Zeppa pays $1,050 per month. Finding a new place close to transit for the same rent with similar amenities, such as laundry in the building, proved to be impossible.
“The golden rule of spending 30 per cent of your money on rent, I feel like is out the window because rent is going up but no one’s salary is going up,” said Zeppa.
She moved into a new apartment on April 1 after months of searching. But at $1,300 a month, Zeppa said she has to make sacrifices.
The new unit accounts for 45 per cent of her take home income and it is far enough from her office that she’ll have to spend an hour on transit, rather than walking or cycling.
There are also other changes she is looking at to cover the extra cost of rent.
“I’m either not going to travel or not going to make an RRSP contribution every year. One of them is going to have to be sacrificed, I realized, in the budget planning of it all.
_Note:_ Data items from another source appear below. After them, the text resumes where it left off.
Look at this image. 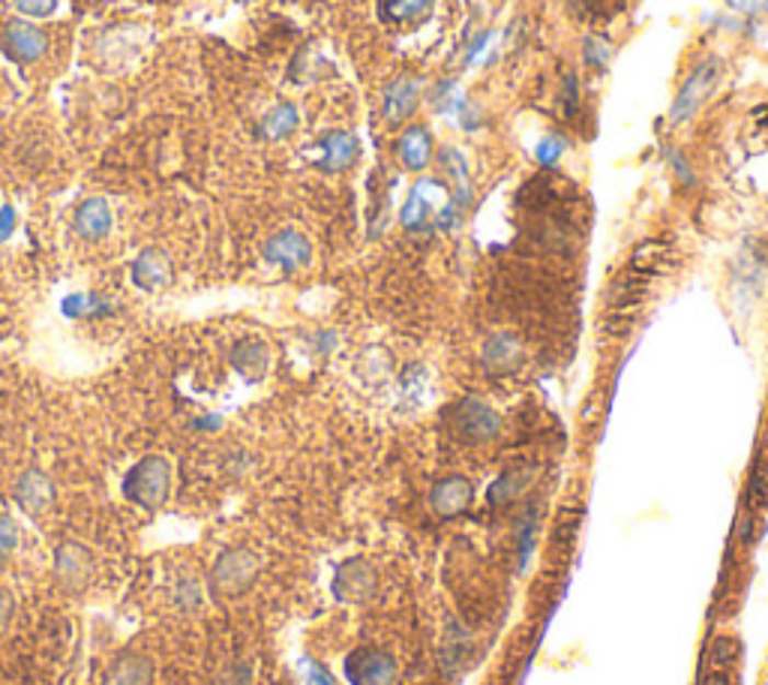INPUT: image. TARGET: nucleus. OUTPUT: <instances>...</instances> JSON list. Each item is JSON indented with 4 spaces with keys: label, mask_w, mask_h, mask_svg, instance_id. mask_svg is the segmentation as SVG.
Returning a JSON list of instances; mask_svg holds the SVG:
<instances>
[{
    "label": "nucleus",
    "mask_w": 768,
    "mask_h": 685,
    "mask_svg": "<svg viewBox=\"0 0 768 685\" xmlns=\"http://www.w3.org/2000/svg\"><path fill=\"white\" fill-rule=\"evenodd\" d=\"M172 460L162 454H148L121 481V493L138 509H160L172 496Z\"/></svg>",
    "instance_id": "nucleus-1"
},
{
    "label": "nucleus",
    "mask_w": 768,
    "mask_h": 685,
    "mask_svg": "<svg viewBox=\"0 0 768 685\" xmlns=\"http://www.w3.org/2000/svg\"><path fill=\"white\" fill-rule=\"evenodd\" d=\"M259 571H262V559L255 557L250 547H229L219 553L210 569V590L219 598L243 595L255 583Z\"/></svg>",
    "instance_id": "nucleus-2"
},
{
    "label": "nucleus",
    "mask_w": 768,
    "mask_h": 685,
    "mask_svg": "<svg viewBox=\"0 0 768 685\" xmlns=\"http://www.w3.org/2000/svg\"><path fill=\"white\" fill-rule=\"evenodd\" d=\"M448 186H442L433 178H426L421 184H414L412 196L405 202L400 214V222L409 232H421L429 222H445V214H450V196L445 193Z\"/></svg>",
    "instance_id": "nucleus-3"
},
{
    "label": "nucleus",
    "mask_w": 768,
    "mask_h": 685,
    "mask_svg": "<svg viewBox=\"0 0 768 685\" xmlns=\"http://www.w3.org/2000/svg\"><path fill=\"white\" fill-rule=\"evenodd\" d=\"M718 79H721V64H718V60H702L700 67L685 79V84L678 88L673 109H669V124H673V127L688 124L690 117L697 115L702 109V103L711 96Z\"/></svg>",
    "instance_id": "nucleus-4"
},
{
    "label": "nucleus",
    "mask_w": 768,
    "mask_h": 685,
    "mask_svg": "<svg viewBox=\"0 0 768 685\" xmlns=\"http://www.w3.org/2000/svg\"><path fill=\"white\" fill-rule=\"evenodd\" d=\"M55 581L64 593H84L96 574V557L79 541H64L55 550Z\"/></svg>",
    "instance_id": "nucleus-5"
},
{
    "label": "nucleus",
    "mask_w": 768,
    "mask_h": 685,
    "mask_svg": "<svg viewBox=\"0 0 768 685\" xmlns=\"http://www.w3.org/2000/svg\"><path fill=\"white\" fill-rule=\"evenodd\" d=\"M343 671L348 685H397V676H400L393 655L376 647H360L348 652Z\"/></svg>",
    "instance_id": "nucleus-6"
},
{
    "label": "nucleus",
    "mask_w": 768,
    "mask_h": 685,
    "mask_svg": "<svg viewBox=\"0 0 768 685\" xmlns=\"http://www.w3.org/2000/svg\"><path fill=\"white\" fill-rule=\"evenodd\" d=\"M450 424L466 442H486L498 433V415L478 397H466L450 409Z\"/></svg>",
    "instance_id": "nucleus-7"
},
{
    "label": "nucleus",
    "mask_w": 768,
    "mask_h": 685,
    "mask_svg": "<svg viewBox=\"0 0 768 685\" xmlns=\"http://www.w3.org/2000/svg\"><path fill=\"white\" fill-rule=\"evenodd\" d=\"M0 46H3V55L15 64H36L48 52V36L31 22H10L0 34Z\"/></svg>",
    "instance_id": "nucleus-8"
},
{
    "label": "nucleus",
    "mask_w": 768,
    "mask_h": 685,
    "mask_svg": "<svg viewBox=\"0 0 768 685\" xmlns=\"http://www.w3.org/2000/svg\"><path fill=\"white\" fill-rule=\"evenodd\" d=\"M312 244L298 229H283L264 241V262L283 267V271H300L310 265Z\"/></svg>",
    "instance_id": "nucleus-9"
},
{
    "label": "nucleus",
    "mask_w": 768,
    "mask_h": 685,
    "mask_svg": "<svg viewBox=\"0 0 768 685\" xmlns=\"http://www.w3.org/2000/svg\"><path fill=\"white\" fill-rule=\"evenodd\" d=\"M15 502L27 517H43V514L55 505V481L43 472V469H27L19 481H15Z\"/></svg>",
    "instance_id": "nucleus-10"
},
{
    "label": "nucleus",
    "mask_w": 768,
    "mask_h": 685,
    "mask_svg": "<svg viewBox=\"0 0 768 685\" xmlns=\"http://www.w3.org/2000/svg\"><path fill=\"white\" fill-rule=\"evenodd\" d=\"M172 259H169V253L160 250V247L141 250L136 256V262H133V283L145 292H160L162 286H169V283H172Z\"/></svg>",
    "instance_id": "nucleus-11"
},
{
    "label": "nucleus",
    "mask_w": 768,
    "mask_h": 685,
    "mask_svg": "<svg viewBox=\"0 0 768 685\" xmlns=\"http://www.w3.org/2000/svg\"><path fill=\"white\" fill-rule=\"evenodd\" d=\"M417 103H421V82L412 79V76H397L385 88V117H388V124H402L405 117H412Z\"/></svg>",
    "instance_id": "nucleus-12"
},
{
    "label": "nucleus",
    "mask_w": 768,
    "mask_h": 685,
    "mask_svg": "<svg viewBox=\"0 0 768 685\" xmlns=\"http://www.w3.org/2000/svg\"><path fill=\"white\" fill-rule=\"evenodd\" d=\"M72 229L84 241H100L112 232V208L105 198H84L72 214Z\"/></svg>",
    "instance_id": "nucleus-13"
},
{
    "label": "nucleus",
    "mask_w": 768,
    "mask_h": 685,
    "mask_svg": "<svg viewBox=\"0 0 768 685\" xmlns=\"http://www.w3.org/2000/svg\"><path fill=\"white\" fill-rule=\"evenodd\" d=\"M321 160L316 165L324 172H343L357 160V139L348 129H331L319 139Z\"/></svg>",
    "instance_id": "nucleus-14"
},
{
    "label": "nucleus",
    "mask_w": 768,
    "mask_h": 685,
    "mask_svg": "<svg viewBox=\"0 0 768 685\" xmlns=\"http://www.w3.org/2000/svg\"><path fill=\"white\" fill-rule=\"evenodd\" d=\"M231 367L241 373L247 383H259L267 367H271V349L267 343L255 338H247L241 343H234L231 349Z\"/></svg>",
    "instance_id": "nucleus-15"
},
{
    "label": "nucleus",
    "mask_w": 768,
    "mask_h": 685,
    "mask_svg": "<svg viewBox=\"0 0 768 685\" xmlns=\"http://www.w3.org/2000/svg\"><path fill=\"white\" fill-rule=\"evenodd\" d=\"M429 502H433V509L442 517H457V514H462L471 505V484L459 476L445 478V481H438L436 488H433Z\"/></svg>",
    "instance_id": "nucleus-16"
},
{
    "label": "nucleus",
    "mask_w": 768,
    "mask_h": 685,
    "mask_svg": "<svg viewBox=\"0 0 768 685\" xmlns=\"http://www.w3.org/2000/svg\"><path fill=\"white\" fill-rule=\"evenodd\" d=\"M397 151H400V160L405 169L412 172H424L429 160H433V136L426 127H409L402 129L400 141H397Z\"/></svg>",
    "instance_id": "nucleus-17"
},
{
    "label": "nucleus",
    "mask_w": 768,
    "mask_h": 685,
    "mask_svg": "<svg viewBox=\"0 0 768 685\" xmlns=\"http://www.w3.org/2000/svg\"><path fill=\"white\" fill-rule=\"evenodd\" d=\"M372 571H369L367 562H345L336 569V578H333V593L345 598V602H357V598H367L369 590H372Z\"/></svg>",
    "instance_id": "nucleus-18"
},
{
    "label": "nucleus",
    "mask_w": 768,
    "mask_h": 685,
    "mask_svg": "<svg viewBox=\"0 0 768 685\" xmlns=\"http://www.w3.org/2000/svg\"><path fill=\"white\" fill-rule=\"evenodd\" d=\"M436 0H379L381 22L390 27H414L429 19Z\"/></svg>",
    "instance_id": "nucleus-19"
},
{
    "label": "nucleus",
    "mask_w": 768,
    "mask_h": 685,
    "mask_svg": "<svg viewBox=\"0 0 768 685\" xmlns=\"http://www.w3.org/2000/svg\"><path fill=\"white\" fill-rule=\"evenodd\" d=\"M153 680V662L148 655H121L105 671V685H150Z\"/></svg>",
    "instance_id": "nucleus-20"
},
{
    "label": "nucleus",
    "mask_w": 768,
    "mask_h": 685,
    "mask_svg": "<svg viewBox=\"0 0 768 685\" xmlns=\"http://www.w3.org/2000/svg\"><path fill=\"white\" fill-rule=\"evenodd\" d=\"M673 259V247L666 244V241H661V238H649V241H642L637 250H633L631 256V271H637V274H645V277H657L661 271L666 267V262Z\"/></svg>",
    "instance_id": "nucleus-21"
},
{
    "label": "nucleus",
    "mask_w": 768,
    "mask_h": 685,
    "mask_svg": "<svg viewBox=\"0 0 768 685\" xmlns=\"http://www.w3.org/2000/svg\"><path fill=\"white\" fill-rule=\"evenodd\" d=\"M298 124H300L298 109H295L291 103H279L262 117V124H259V139L264 141L288 139V136L298 129Z\"/></svg>",
    "instance_id": "nucleus-22"
},
{
    "label": "nucleus",
    "mask_w": 768,
    "mask_h": 685,
    "mask_svg": "<svg viewBox=\"0 0 768 685\" xmlns=\"http://www.w3.org/2000/svg\"><path fill=\"white\" fill-rule=\"evenodd\" d=\"M115 313V304L103 298V295H88V292H79V295H69L64 298V316L69 319H96V316H112Z\"/></svg>",
    "instance_id": "nucleus-23"
},
{
    "label": "nucleus",
    "mask_w": 768,
    "mask_h": 685,
    "mask_svg": "<svg viewBox=\"0 0 768 685\" xmlns=\"http://www.w3.org/2000/svg\"><path fill=\"white\" fill-rule=\"evenodd\" d=\"M516 358H519V343L511 334H495L483 346V361H486L490 370H511Z\"/></svg>",
    "instance_id": "nucleus-24"
},
{
    "label": "nucleus",
    "mask_w": 768,
    "mask_h": 685,
    "mask_svg": "<svg viewBox=\"0 0 768 685\" xmlns=\"http://www.w3.org/2000/svg\"><path fill=\"white\" fill-rule=\"evenodd\" d=\"M526 481H528L526 469H507L505 476L498 478L493 488H490V502H493V505H505L507 500H514L516 490L526 488Z\"/></svg>",
    "instance_id": "nucleus-25"
},
{
    "label": "nucleus",
    "mask_w": 768,
    "mask_h": 685,
    "mask_svg": "<svg viewBox=\"0 0 768 685\" xmlns=\"http://www.w3.org/2000/svg\"><path fill=\"white\" fill-rule=\"evenodd\" d=\"M747 509L750 512L768 509V466H754V476H750V484H747Z\"/></svg>",
    "instance_id": "nucleus-26"
},
{
    "label": "nucleus",
    "mask_w": 768,
    "mask_h": 685,
    "mask_svg": "<svg viewBox=\"0 0 768 685\" xmlns=\"http://www.w3.org/2000/svg\"><path fill=\"white\" fill-rule=\"evenodd\" d=\"M564 151H568V139H562V136H547V139L535 148V160H538L540 169H555L559 160L564 157Z\"/></svg>",
    "instance_id": "nucleus-27"
},
{
    "label": "nucleus",
    "mask_w": 768,
    "mask_h": 685,
    "mask_svg": "<svg viewBox=\"0 0 768 685\" xmlns=\"http://www.w3.org/2000/svg\"><path fill=\"white\" fill-rule=\"evenodd\" d=\"M174 602H177V607H181V610H195V607L202 604V583L195 581V578H184V581H177V590H174Z\"/></svg>",
    "instance_id": "nucleus-28"
},
{
    "label": "nucleus",
    "mask_w": 768,
    "mask_h": 685,
    "mask_svg": "<svg viewBox=\"0 0 768 685\" xmlns=\"http://www.w3.org/2000/svg\"><path fill=\"white\" fill-rule=\"evenodd\" d=\"M15 547H19V523L10 514H0V562H7L15 553Z\"/></svg>",
    "instance_id": "nucleus-29"
},
{
    "label": "nucleus",
    "mask_w": 768,
    "mask_h": 685,
    "mask_svg": "<svg viewBox=\"0 0 768 685\" xmlns=\"http://www.w3.org/2000/svg\"><path fill=\"white\" fill-rule=\"evenodd\" d=\"M609 55H612V46H609L607 39H600V36H588V39H585V64H588L592 70H604Z\"/></svg>",
    "instance_id": "nucleus-30"
},
{
    "label": "nucleus",
    "mask_w": 768,
    "mask_h": 685,
    "mask_svg": "<svg viewBox=\"0 0 768 685\" xmlns=\"http://www.w3.org/2000/svg\"><path fill=\"white\" fill-rule=\"evenodd\" d=\"M738 652H742V643L733 635H721V638L714 640V647H711V659L718 664H730L733 659H738Z\"/></svg>",
    "instance_id": "nucleus-31"
},
{
    "label": "nucleus",
    "mask_w": 768,
    "mask_h": 685,
    "mask_svg": "<svg viewBox=\"0 0 768 685\" xmlns=\"http://www.w3.org/2000/svg\"><path fill=\"white\" fill-rule=\"evenodd\" d=\"M250 676H253V671H250V664H247V662H231V664H226L222 671H219L217 685H250Z\"/></svg>",
    "instance_id": "nucleus-32"
},
{
    "label": "nucleus",
    "mask_w": 768,
    "mask_h": 685,
    "mask_svg": "<svg viewBox=\"0 0 768 685\" xmlns=\"http://www.w3.org/2000/svg\"><path fill=\"white\" fill-rule=\"evenodd\" d=\"M58 7V0H15V10L31 15V19H48Z\"/></svg>",
    "instance_id": "nucleus-33"
},
{
    "label": "nucleus",
    "mask_w": 768,
    "mask_h": 685,
    "mask_svg": "<svg viewBox=\"0 0 768 685\" xmlns=\"http://www.w3.org/2000/svg\"><path fill=\"white\" fill-rule=\"evenodd\" d=\"M12 614H15V598L7 586H0V638L7 635V628L12 623Z\"/></svg>",
    "instance_id": "nucleus-34"
},
{
    "label": "nucleus",
    "mask_w": 768,
    "mask_h": 685,
    "mask_svg": "<svg viewBox=\"0 0 768 685\" xmlns=\"http://www.w3.org/2000/svg\"><path fill=\"white\" fill-rule=\"evenodd\" d=\"M490 39H493V34H490V31H483V34L474 36L469 55H466V64H478V58H481L483 52H486V46H490Z\"/></svg>",
    "instance_id": "nucleus-35"
},
{
    "label": "nucleus",
    "mask_w": 768,
    "mask_h": 685,
    "mask_svg": "<svg viewBox=\"0 0 768 685\" xmlns=\"http://www.w3.org/2000/svg\"><path fill=\"white\" fill-rule=\"evenodd\" d=\"M15 210L10 208V205H3L0 208V241H7V238H12V232H15Z\"/></svg>",
    "instance_id": "nucleus-36"
},
{
    "label": "nucleus",
    "mask_w": 768,
    "mask_h": 685,
    "mask_svg": "<svg viewBox=\"0 0 768 685\" xmlns=\"http://www.w3.org/2000/svg\"><path fill=\"white\" fill-rule=\"evenodd\" d=\"M564 100H568V115H574L576 103H580V93H576V76L571 72L568 82H564Z\"/></svg>",
    "instance_id": "nucleus-37"
},
{
    "label": "nucleus",
    "mask_w": 768,
    "mask_h": 685,
    "mask_svg": "<svg viewBox=\"0 0 768 685\" xmlns=\"http://www.w3.org/2000/svg\"><path fill=\"white\" fill-rule=\"evenodd\" d=\"M310 680H312V685H336L333 683V676L321 667L319 662H310Z\"/></svg>",
    "instance_id": "nucleus-38"
},
{
    "label": "nucleus",
    "mask_w": 768,
    "mask_h": 685,
    "mask_svg": "<svg viewBox=\"0 0 768 685\" xmlns=\"http://www.w3.org/2000/svg\"><path fill=\"white\" fill-rule=\"evenodd\" d=\"M219 424H222V419H219V415H205V419L193 421L195 430H219Z\"/></svg>",
    "instance_id": "nucleus-39"
},
{
    "label": "nucleus",
    "mask_w": 768,
    "mask_h": 685,
    "mask_svg": "<svg viewBox=\"0 0 768 685\" xmlns=\"http://www.w3.org/2000/svg\"><path fill=\"white\" fill-rule=\"evenodd\" d=\"M706 685H735V680L733 674H726V671H714V674H709Z\"/></svg>",
    "instance_id": "nucleus-40"
},
{
    "label": "nucleus",
    "mask_w": 768,
    "mask_h": 685,
    "mask_svg": "<svg viewBox=\"0 0 768 685\" xmlns=\"http://www.w3.org/2000/svg\"><path fill=\"white\" fill-rule=\"evenodd\" d=\"M763 259H766V262H768V241H766V247H763Z\"/></svg>",
    "instance_id": "nucleus-41"
}]
</instances>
That doesn’t really feel right,” she said.
While she’s confident her new home will be more stable, Zeppa said if she is evicted again, she’s more likely to consider other areas of the country to live and work.
“This whole experience has allowed me to realize Toronto will not be a forever place for me,” she said.
The federal government announced a national housing strategy last fall that commits $40 billion over 10 years to new units and upgrades of aging properties, including loans to encourage developers to build new housing geared toward modest- to middle-income families.
The provinces and territories have agreed to fund a key piece of the housing strategy by spending billions to repair and build social housing units and create a new rental benefit. It adds about 50,000 units to the system and repairs 60,000 more, while promoting construction of mixed-income and mixed-use residential developments.
Aled Ab Iorwerth, the deputy chief economist at the CMHC, said whether there is enough incentive for developers to construct purpose-built rental housing remains unclear.
“I think there are a lot of incentives out there to build,” he said. “How exactly the market supplies that is a little bit conditional on their own decision.”